Travel Nurses Need Self-Care Too

Travel nurse practicing self-care by meditating

As a nurse, you probably help your patients practice better self-care — but do you follow your own advice? When working as a travel nurse, it’s easy to skip the basics of self-care, but doing so can negatively impact your health and throw your work-life balance off kilter. Try to maintain this healthy balance by practicing some self-love: 

  • Practice a morning routine and bedtime routine, making sure you get enough sleep;
  • Using the care services offered to you by your employer;
  • Eating healthy foods whenever possible and keeping well-hydrated during the day;
  • Set aside personal time to practice mindfulness or a guided meditation;
  • Avoiding excess caffeine and alcohol in your off hours;
  • Take a social media break (great advice for all of us, not just travel nurses) avoid negative content, or even do a social media cleanse;
  • If you’re living away from home, try to make or strengthen one positive relationship daily.

You’ve likely prescribed the basics of self-care before. However, skipping meditation or drinking too much caffeine during a busy shift can be easy. Take time during the day to strike a better work-life balance and get the support you need. 

Get Support

Getting help when suffering from stress

As a nurse who works in the travel nursing industry, you’ve likely been through a lot of emotional, physical, and mental stress in the past few years.
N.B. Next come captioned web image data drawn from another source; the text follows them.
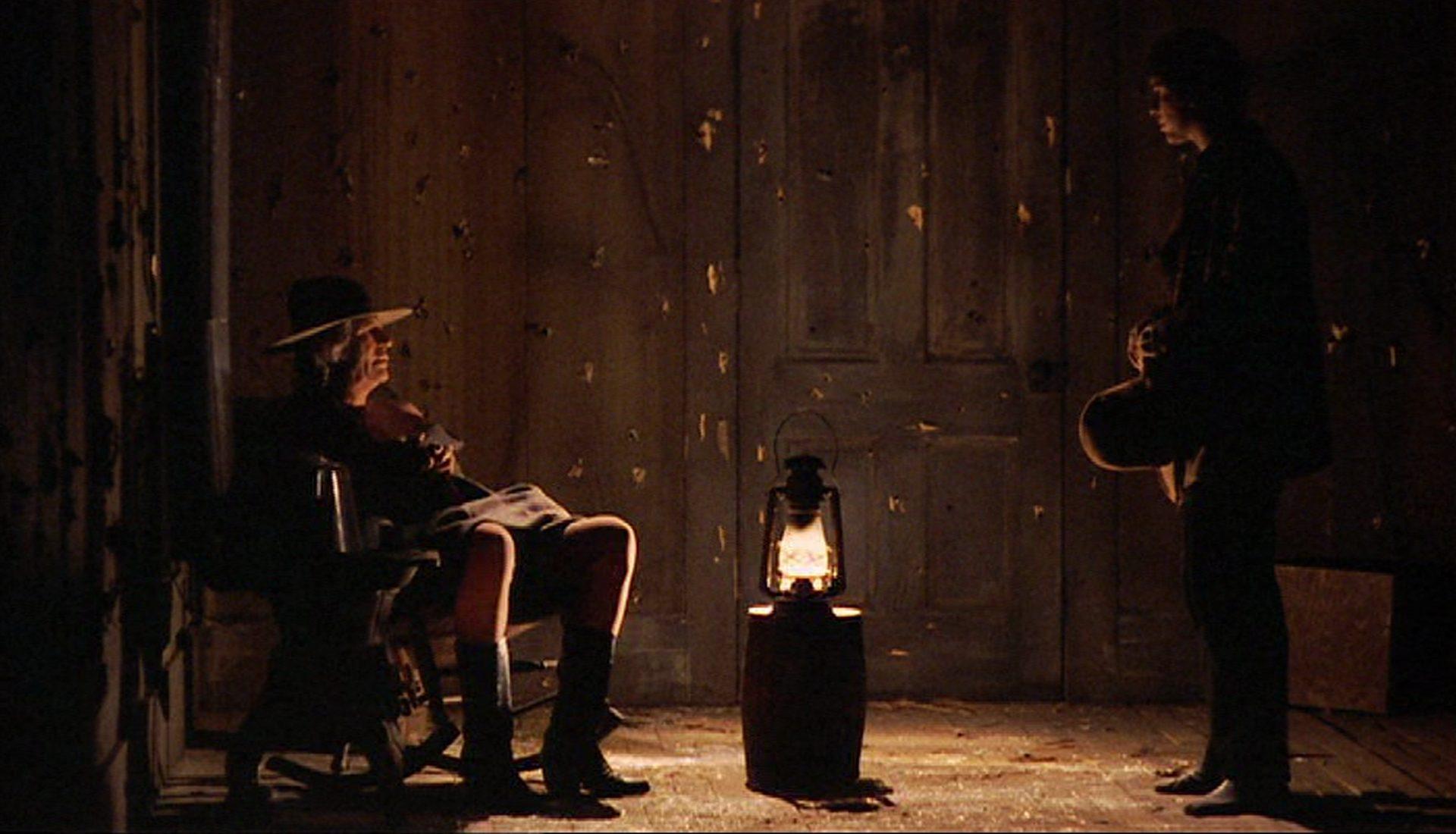 Blick in den düsteren Raum einer Holzhütte, in dem sich der Sheriff und ein junger Bandit gegenüberstehen.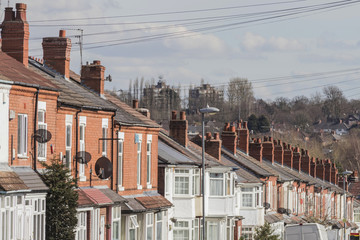 Row of terraced house roofs with chimney stacks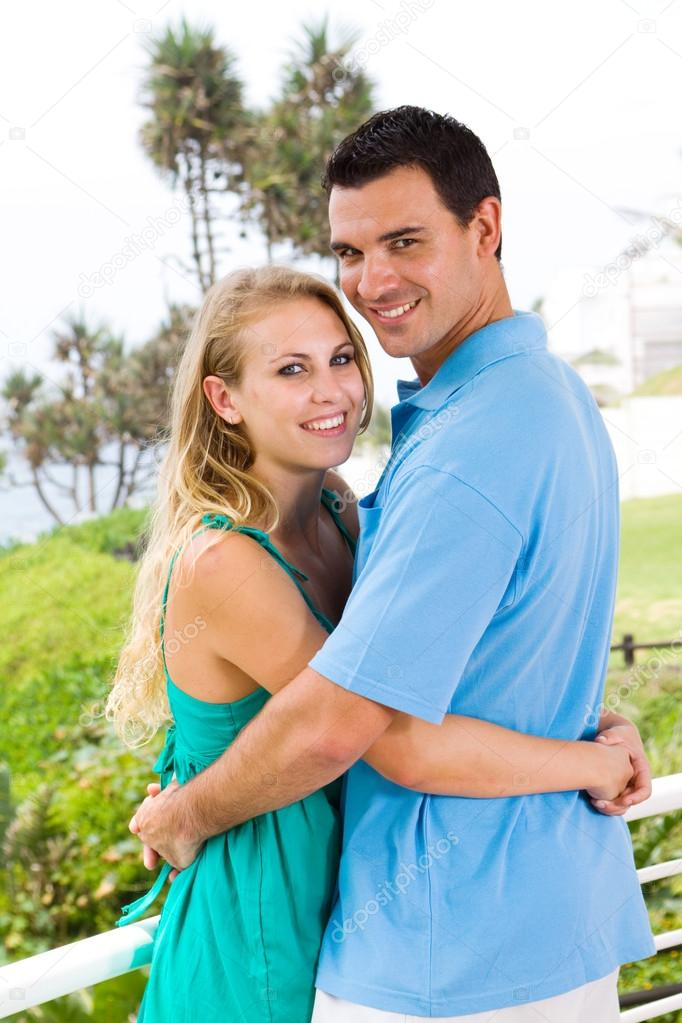 Young happy lovely couple hugging, background is sea view — Stock Photo #12442490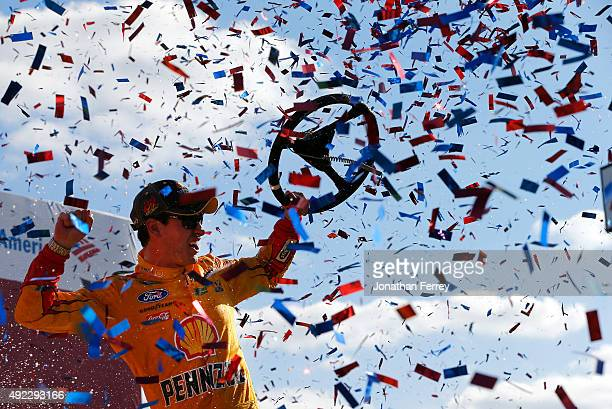Joey Logano, driver of the Shell Pennzoil Ford, celebrates in Victory Lane after winning the NASCAR Sprint Cup Series Bank of America 500 at...
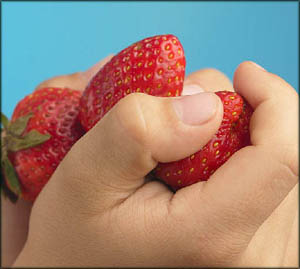 Helping out in the kitchen. Child hands holding strawberries.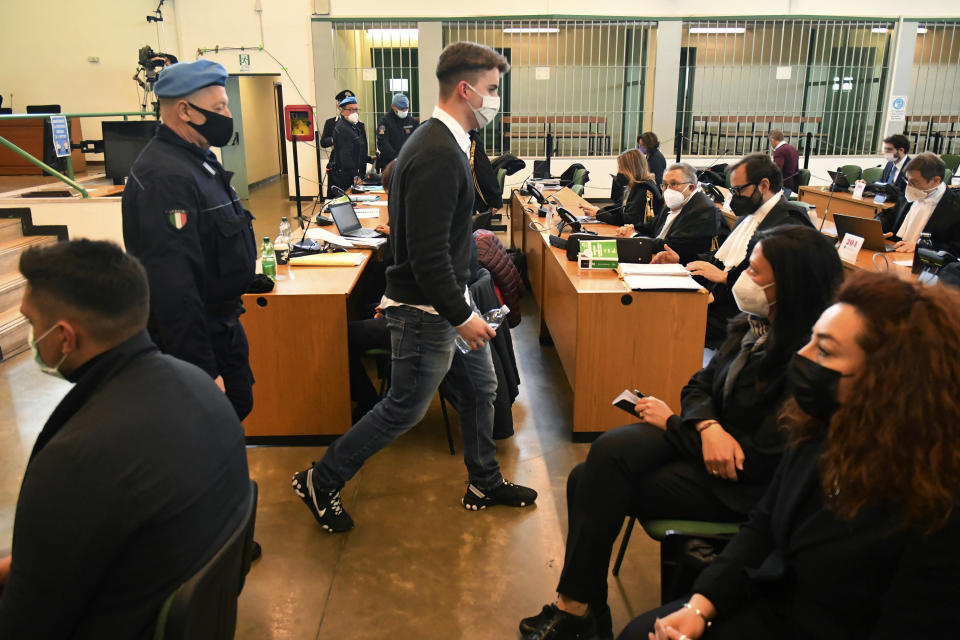 Gabriel Natale-Hjorth, center, from the United States, walks past to Rosa Maria Esilio, widow of slain Carabinieri military police officer Mario Cerciello Rega, bottom right, and Paolo Cerciello Rega, brother of Mario, left, prior to a hearing in the trial where he and Finnegan Lee Elder are accused of slaying a plainclothes Carabinieri officer while on vacation in Italy in July 2019, in Rome, Monday, March 1, 2021. (Alberto Pizzoli/Pool Photo via AP)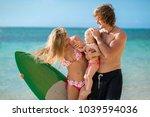 family having fun surfing... | Shutterstock . vector #1039594036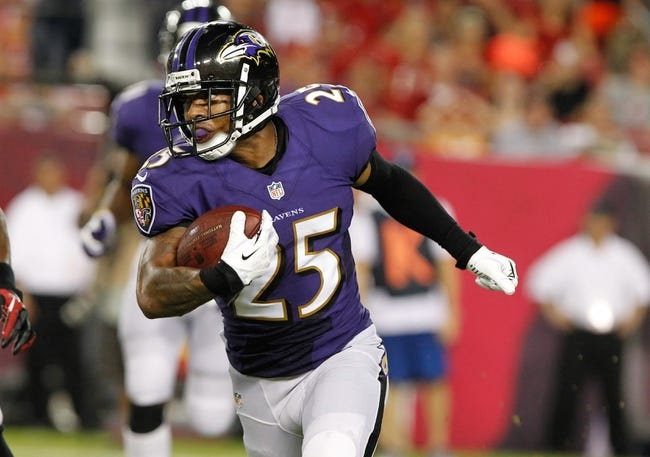 Aug 8, 2013; Tampa, FL, USA; Baltimore Ravens cornerback Asa Jackson (25) runs with the ball after he intercepted the ball against the Tampa Bay Buccaneers during the second half at Raymond James Stadium. Mandatory Credit: Kim Klement-USA TODAY Sports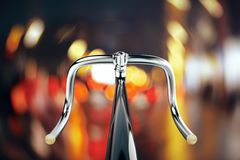 Bike handlebar, travel concept. Close up of bike handlebar on bokeh backgrpound. Travel concept. 3D Rendering Stock Image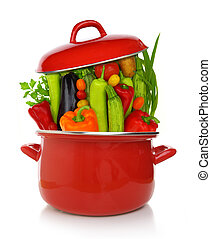 Colorful vegetables in a red cooking pot isolated on white background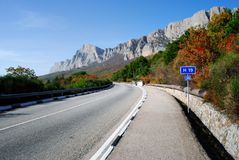 Highway in mountains and sky Stock Photos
This can make it difficult to practice self-care and maintain a positive work-life balance.

It can be hard to admit that you need help, but doing so can help you get your physical and mental health back under control.  If you’re struggling with a condition like depression or anxiety, you may be able to speak to your employer to learn more about the services they offer employees.

Your hospital or medical facility probably has access to therapists and medical interventions if needed. A recent meta-analysis of psychotherapy found that it is considerably more effective than care-as-usual and can help you manage your symptoms. 

You may also benefit from additional perks your hospitals offer, such as access to a personal trainer (PT) or a gym. Hospitals want their staff to be healthy and are usually more than happy to extend PT services to their travel nursing team members.

Reach out to your employer if you feel that your work-life balance is starting to slip, and ask them about the services available to you. 

Moving On

Travel nurse moving on and leaving her hospital assignment

Most hospitals you work at as a traveling nurse are happy to have the extra support and are willing to do anything to ensure that you are healthy and happy. However, there are times when you can work for a hospital that doesn’t align with your values and intentionally derails your work-life balance. 

If you can’t leave your contract early, plan ahead to consider what you’ll do between nursing jobs. You may need a break from working after the contract ends, and you shouldn’t be afraid to take time for yourself. Consider taking classes at a local university or planning a vacation for yourself.

Find a Travel Nurse Job with Work-Life Balance

Travel nurse with work-life balance

Working as a travel nurse is extremely rewarding. You’ll learn new practices and techniques and see the world while doing a job you love. However, it’s easy to get burned out when working and traveling abroad.

Strike a better work-life balance by choosing an employer that values your well-being. This will help you find time to practice self-care and take advantage of the resources offered to you.